### TÂCHES À RÉALISER
[A] Pouvez-vous réécrire plus brièvement le paragraphe du récit sur Kévin qui commence par « Il lui faut faire son service militaire », en conservant ses faits principaux ?
[B] Pouvez-vous transcrire à l'identique tout le passage du récit sur Kévin, depuis « Il aime les » jusqu'à « son cœur, non. » ?

Et retourne au collège.
Kévin a 15 ans.
Il ne sourit plus. Il redouble encore, n’arrive pas à suivre, est en échec scolaire permanent. Mais maman va mieux. Quand il va parfois chercher sa petite sœur à l’école, tous les trois profitent d’une parenthèse suspendue dans le temps du réel, un petit moment de pause, à côté du bâtiment d’en bas.
Il aime les Beatles et le cinéma de Tarantino.
Kévin a 18 ans.
Il lui faut faire son service militaire. Qu’importe si ce petit hôtel restaurant l’aurait embauché après le CAP cuisine qu’il a vaillamment suivi sur prescription de la conseillère d’orientation. Lui, il voulait s’occuper de chiens. Parfois, pour éviter d’être débordé par ses émotions, il se scarifie.
Kévin a 20 ans.
Comme la cuisine c’était pas trop son truc, il a rempilé quelques temps à l’armée, « parce que c’est mieux que rien », mais c’est dur.
Il rencontre l’héroïne.
Pas celle de son cœur, non.
Celle qui détruit, plus ou moins vite, selon le substitut. Le saut dans le vide.
Kévin a 30 ans.

### DONNÉES
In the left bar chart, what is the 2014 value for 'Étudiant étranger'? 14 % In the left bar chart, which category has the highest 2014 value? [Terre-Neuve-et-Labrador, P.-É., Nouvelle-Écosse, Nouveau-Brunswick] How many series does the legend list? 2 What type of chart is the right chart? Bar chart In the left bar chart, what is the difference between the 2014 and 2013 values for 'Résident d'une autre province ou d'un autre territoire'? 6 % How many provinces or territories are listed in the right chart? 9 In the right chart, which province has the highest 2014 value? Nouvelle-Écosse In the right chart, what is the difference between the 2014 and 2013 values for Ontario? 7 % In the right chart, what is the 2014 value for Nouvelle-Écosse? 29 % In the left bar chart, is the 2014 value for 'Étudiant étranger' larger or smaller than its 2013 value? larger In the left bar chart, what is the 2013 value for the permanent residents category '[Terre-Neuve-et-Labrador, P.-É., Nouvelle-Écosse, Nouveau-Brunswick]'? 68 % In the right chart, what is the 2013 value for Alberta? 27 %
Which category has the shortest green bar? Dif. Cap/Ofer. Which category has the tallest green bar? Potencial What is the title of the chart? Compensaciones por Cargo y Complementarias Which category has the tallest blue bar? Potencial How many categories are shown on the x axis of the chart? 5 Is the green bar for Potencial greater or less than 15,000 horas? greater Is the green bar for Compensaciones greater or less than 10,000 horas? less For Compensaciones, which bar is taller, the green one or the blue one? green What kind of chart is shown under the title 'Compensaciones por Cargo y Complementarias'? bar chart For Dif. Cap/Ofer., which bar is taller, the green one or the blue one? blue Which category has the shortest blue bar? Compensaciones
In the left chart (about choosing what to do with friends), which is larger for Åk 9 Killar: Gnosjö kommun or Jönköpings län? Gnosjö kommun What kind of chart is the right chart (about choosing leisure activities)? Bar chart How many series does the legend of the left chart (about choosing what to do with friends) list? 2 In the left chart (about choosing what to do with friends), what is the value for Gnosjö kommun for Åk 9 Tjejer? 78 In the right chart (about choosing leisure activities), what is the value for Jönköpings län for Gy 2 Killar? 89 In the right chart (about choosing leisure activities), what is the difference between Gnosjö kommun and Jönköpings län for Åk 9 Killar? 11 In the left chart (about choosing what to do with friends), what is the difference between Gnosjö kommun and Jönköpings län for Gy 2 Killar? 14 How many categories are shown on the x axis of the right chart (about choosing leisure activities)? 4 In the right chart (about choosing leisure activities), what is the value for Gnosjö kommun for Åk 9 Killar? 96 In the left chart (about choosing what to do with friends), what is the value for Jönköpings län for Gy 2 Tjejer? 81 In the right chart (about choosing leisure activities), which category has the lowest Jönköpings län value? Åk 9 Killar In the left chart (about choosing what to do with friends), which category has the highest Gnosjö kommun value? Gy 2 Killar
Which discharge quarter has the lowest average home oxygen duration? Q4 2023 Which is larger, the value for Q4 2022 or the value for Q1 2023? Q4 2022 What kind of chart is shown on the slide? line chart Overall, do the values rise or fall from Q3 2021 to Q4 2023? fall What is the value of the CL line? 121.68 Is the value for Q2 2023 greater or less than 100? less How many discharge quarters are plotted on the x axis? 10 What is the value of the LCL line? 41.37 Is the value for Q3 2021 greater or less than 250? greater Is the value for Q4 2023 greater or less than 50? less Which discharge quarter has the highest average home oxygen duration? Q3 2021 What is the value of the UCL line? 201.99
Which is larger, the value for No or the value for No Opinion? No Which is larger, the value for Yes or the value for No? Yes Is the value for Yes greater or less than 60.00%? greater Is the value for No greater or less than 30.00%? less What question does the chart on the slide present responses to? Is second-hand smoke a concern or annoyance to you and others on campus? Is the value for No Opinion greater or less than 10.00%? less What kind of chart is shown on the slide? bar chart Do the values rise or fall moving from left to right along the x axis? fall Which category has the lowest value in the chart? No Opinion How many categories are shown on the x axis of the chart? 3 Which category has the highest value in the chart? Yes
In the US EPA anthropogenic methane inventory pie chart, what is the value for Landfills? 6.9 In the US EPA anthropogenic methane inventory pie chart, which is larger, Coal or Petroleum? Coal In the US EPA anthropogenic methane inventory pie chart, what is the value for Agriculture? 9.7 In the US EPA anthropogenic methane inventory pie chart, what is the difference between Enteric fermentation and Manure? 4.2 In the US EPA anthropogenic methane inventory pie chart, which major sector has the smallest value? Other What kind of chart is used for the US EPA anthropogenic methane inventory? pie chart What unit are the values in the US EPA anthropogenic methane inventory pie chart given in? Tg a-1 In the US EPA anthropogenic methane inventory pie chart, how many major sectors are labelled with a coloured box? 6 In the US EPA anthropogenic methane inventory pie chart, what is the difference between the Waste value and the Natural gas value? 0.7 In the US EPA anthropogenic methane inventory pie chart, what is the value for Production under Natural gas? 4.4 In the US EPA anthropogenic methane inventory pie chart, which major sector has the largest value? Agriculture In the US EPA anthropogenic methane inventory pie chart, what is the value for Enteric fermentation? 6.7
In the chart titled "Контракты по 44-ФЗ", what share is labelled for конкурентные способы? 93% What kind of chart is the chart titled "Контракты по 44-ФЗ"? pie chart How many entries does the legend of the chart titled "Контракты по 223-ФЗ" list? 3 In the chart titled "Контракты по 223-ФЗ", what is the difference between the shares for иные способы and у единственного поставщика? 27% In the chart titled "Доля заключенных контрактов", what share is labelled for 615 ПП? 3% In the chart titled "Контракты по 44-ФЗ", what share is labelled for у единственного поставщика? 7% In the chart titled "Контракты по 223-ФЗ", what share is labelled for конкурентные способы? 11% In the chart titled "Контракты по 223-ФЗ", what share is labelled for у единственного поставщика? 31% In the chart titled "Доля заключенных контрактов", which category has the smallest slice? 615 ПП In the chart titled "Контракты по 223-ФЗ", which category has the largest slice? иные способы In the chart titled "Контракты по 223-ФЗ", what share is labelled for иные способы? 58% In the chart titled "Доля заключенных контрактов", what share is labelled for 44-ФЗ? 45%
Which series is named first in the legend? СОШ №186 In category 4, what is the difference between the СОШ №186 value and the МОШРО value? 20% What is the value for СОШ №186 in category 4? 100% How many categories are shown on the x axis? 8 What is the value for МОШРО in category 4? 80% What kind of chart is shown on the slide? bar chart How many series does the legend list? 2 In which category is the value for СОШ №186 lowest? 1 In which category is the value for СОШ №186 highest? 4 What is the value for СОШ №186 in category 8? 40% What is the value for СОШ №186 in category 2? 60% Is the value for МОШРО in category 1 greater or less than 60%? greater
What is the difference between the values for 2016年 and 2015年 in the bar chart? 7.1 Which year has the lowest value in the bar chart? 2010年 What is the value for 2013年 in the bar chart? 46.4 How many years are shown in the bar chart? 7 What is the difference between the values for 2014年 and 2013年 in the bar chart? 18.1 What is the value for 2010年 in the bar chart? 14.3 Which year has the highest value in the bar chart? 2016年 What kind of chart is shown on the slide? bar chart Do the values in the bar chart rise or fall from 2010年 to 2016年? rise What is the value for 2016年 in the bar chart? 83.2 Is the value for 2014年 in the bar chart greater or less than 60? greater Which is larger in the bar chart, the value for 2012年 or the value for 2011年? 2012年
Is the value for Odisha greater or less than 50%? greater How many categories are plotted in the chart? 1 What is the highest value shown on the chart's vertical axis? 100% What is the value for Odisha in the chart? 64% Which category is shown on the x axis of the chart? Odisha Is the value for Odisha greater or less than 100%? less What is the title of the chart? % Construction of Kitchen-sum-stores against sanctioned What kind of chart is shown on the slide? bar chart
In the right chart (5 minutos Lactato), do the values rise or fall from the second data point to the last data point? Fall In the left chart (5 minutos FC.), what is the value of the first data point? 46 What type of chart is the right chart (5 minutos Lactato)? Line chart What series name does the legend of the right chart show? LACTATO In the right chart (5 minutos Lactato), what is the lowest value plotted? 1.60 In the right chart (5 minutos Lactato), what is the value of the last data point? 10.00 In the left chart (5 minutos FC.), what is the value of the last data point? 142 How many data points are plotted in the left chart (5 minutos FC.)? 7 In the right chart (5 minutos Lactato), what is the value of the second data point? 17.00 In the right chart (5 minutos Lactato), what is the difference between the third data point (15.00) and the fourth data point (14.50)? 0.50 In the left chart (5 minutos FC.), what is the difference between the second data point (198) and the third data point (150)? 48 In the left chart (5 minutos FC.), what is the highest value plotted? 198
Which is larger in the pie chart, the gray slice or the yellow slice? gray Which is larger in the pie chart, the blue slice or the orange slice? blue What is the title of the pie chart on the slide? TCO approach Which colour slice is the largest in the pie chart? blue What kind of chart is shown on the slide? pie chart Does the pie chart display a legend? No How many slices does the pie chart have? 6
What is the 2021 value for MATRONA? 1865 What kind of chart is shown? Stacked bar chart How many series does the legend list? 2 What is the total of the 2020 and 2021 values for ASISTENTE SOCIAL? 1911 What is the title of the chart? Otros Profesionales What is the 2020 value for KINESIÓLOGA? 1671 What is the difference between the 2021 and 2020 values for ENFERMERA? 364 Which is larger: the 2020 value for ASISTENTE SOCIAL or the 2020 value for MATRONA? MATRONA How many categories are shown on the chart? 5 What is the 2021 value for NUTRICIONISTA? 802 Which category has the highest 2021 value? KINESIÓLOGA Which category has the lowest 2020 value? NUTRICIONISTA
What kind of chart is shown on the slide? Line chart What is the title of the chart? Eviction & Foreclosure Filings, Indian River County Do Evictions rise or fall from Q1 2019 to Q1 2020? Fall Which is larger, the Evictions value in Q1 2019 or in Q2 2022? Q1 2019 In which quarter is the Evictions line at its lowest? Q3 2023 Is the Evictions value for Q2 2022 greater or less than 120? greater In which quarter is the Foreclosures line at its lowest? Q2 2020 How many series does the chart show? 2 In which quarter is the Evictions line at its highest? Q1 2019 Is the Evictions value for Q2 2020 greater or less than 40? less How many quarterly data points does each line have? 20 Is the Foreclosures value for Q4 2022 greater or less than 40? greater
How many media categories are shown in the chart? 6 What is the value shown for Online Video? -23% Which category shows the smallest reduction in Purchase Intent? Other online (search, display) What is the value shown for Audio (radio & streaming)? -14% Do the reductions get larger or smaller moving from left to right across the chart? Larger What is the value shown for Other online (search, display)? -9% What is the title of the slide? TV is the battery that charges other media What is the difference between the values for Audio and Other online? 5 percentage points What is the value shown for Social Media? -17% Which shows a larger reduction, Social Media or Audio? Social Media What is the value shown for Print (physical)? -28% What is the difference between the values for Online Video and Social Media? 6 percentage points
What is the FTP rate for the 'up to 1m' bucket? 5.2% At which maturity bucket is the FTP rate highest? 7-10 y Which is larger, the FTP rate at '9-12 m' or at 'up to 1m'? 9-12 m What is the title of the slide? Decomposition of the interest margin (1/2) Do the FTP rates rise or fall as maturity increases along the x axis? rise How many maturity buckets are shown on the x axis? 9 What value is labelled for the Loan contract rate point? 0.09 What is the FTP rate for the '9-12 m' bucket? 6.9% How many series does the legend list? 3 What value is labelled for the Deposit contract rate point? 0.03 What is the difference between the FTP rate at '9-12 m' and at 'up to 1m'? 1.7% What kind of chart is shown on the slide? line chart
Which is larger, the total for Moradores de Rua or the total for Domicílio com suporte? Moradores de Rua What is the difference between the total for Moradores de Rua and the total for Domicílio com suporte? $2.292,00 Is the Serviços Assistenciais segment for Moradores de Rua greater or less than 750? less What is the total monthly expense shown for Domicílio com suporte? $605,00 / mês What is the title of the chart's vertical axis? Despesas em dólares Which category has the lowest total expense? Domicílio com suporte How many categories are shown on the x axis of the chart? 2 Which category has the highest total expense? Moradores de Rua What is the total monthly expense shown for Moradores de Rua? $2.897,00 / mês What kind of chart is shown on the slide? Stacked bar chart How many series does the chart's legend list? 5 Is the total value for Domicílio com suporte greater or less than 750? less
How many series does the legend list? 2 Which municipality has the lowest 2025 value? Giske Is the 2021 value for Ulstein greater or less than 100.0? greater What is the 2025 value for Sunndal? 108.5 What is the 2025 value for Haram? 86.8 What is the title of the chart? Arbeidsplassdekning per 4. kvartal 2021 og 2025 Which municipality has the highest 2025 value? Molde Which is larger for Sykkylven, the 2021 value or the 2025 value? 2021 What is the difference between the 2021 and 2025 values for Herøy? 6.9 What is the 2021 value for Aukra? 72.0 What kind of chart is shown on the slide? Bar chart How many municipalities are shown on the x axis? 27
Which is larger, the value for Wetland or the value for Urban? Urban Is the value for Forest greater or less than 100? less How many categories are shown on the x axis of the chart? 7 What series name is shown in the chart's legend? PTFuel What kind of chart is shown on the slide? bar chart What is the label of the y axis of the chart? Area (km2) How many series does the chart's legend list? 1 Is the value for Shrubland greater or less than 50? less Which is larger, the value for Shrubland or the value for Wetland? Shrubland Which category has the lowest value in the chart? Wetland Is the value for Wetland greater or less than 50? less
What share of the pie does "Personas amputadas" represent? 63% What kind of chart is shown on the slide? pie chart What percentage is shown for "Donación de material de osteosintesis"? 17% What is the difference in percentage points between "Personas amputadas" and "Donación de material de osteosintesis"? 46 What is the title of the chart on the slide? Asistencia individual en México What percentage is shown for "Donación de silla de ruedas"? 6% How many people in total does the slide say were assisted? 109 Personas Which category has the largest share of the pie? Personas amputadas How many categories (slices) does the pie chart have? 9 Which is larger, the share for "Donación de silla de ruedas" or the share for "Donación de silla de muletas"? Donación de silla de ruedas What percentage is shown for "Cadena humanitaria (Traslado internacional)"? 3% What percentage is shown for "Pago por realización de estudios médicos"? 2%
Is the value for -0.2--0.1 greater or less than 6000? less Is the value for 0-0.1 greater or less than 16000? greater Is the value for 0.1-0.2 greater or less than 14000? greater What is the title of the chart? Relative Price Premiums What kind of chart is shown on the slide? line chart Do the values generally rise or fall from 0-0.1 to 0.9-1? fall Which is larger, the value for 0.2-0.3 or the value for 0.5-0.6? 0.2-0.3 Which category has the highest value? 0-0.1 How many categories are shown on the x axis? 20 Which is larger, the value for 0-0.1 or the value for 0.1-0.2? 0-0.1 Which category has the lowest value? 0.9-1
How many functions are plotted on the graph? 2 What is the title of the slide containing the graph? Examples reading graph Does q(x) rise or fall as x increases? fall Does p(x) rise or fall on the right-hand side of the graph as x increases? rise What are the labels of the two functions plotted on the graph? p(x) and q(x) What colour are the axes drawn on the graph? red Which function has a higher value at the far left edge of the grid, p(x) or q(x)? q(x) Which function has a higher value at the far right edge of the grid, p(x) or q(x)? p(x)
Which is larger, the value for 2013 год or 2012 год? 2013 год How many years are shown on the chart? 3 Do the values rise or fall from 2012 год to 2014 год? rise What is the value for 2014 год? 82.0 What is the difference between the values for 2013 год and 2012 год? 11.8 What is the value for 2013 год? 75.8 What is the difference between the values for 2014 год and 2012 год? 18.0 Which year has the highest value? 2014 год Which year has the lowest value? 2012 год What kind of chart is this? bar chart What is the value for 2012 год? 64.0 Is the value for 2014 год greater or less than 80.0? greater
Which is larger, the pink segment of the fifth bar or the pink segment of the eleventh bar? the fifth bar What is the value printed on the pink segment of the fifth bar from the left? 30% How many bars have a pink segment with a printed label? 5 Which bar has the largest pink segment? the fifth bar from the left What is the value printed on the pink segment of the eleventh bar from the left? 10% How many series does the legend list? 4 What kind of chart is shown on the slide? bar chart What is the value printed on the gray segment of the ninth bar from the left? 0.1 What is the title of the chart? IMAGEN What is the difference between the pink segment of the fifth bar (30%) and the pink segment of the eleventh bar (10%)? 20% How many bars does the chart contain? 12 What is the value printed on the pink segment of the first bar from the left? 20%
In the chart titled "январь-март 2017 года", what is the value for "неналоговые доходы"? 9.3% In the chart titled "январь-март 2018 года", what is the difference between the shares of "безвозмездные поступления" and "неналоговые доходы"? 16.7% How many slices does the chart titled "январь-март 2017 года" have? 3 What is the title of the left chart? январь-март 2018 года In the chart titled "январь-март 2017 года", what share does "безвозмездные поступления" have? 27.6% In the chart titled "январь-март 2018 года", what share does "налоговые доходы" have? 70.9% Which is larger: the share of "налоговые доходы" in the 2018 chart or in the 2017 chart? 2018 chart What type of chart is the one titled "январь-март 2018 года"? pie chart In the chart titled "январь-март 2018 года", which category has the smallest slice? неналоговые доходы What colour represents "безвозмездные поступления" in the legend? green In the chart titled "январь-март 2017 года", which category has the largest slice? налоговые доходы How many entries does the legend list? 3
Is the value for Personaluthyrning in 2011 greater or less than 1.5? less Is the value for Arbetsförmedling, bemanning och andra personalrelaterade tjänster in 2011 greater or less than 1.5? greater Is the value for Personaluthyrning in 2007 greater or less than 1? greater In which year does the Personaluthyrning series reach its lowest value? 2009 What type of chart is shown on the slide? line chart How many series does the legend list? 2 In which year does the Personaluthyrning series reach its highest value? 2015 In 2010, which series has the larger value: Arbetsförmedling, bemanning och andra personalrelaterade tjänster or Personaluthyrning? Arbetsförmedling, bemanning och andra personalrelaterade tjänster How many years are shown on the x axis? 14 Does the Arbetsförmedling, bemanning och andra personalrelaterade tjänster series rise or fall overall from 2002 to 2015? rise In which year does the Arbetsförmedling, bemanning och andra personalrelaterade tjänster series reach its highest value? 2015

### EXERCICE CORRIGÉ
[A] Kévin doit faire son service militaire, alors qu'un petit hôtel restaurant l'aurait embauché après le CAP cuisine suivi sur prescription de la conseillère d'orientation. Lui voulait s'occuper de chiens. Il se scarifie parfois pour ne pas être débordé par ses émotions.

[B]
Il aime les Beatles et le cinéma de Tarantino.
Kévin a 18 ans.
Il lui faut faire son service militaire. Qu’importe si ce petit hôtel restaurant l’aurait embauché après le CAP cuisine qu’il a vaillamment suivi sur prescription de la conseillère d’orientation. Lui, il voulait s’occuper de chiens. Parfois, pour éviter d’être débordé par ses émotions, il se scarifie.
Kévin a 20 ans.
Comme la cuisine c’était pas trop son truc, il a rempilé quelques temps à l’armée, « parce que c’est mieux que rien », mais c’est dur.
Il rencontre l’héroïne.
Pas celle de son cœur, non.